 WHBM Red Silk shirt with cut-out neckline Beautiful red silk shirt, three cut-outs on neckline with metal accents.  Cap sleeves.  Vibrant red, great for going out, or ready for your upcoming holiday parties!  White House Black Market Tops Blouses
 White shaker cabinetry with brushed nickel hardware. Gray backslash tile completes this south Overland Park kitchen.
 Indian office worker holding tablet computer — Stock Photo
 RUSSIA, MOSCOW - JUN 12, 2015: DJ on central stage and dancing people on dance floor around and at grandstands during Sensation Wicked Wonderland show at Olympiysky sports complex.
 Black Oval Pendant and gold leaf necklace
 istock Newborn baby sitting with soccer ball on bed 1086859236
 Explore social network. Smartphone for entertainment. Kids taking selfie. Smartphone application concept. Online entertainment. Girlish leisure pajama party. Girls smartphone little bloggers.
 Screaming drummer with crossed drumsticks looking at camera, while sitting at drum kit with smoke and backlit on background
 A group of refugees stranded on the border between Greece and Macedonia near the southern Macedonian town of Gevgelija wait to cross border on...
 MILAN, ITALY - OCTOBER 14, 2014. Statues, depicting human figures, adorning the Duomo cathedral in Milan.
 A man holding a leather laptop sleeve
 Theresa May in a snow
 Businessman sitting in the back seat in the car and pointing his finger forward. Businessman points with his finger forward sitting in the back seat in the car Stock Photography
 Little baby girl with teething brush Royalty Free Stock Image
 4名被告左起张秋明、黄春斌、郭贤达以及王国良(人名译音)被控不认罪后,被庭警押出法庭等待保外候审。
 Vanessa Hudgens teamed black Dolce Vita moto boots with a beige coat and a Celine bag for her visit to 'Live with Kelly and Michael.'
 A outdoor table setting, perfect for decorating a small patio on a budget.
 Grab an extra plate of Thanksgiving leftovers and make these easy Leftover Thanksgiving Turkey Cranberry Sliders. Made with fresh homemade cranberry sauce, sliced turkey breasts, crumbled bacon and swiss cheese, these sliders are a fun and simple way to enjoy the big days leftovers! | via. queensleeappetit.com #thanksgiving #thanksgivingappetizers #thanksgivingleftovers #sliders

------------------------

From the listing above, return every line that contains the word "sitting".

SOLUTION:
 istock Newborn baby sitting with soccer ball on bed 1086859236
 Screaming drummer with crossed drumsticks looking at camera, while sitting at drum kit with smoke and backlit on background
 Businessman sitting in the back seat in the car and pointing his finger forward. Businessman points with his finger forward sitting in the back seat in the car Stock Photography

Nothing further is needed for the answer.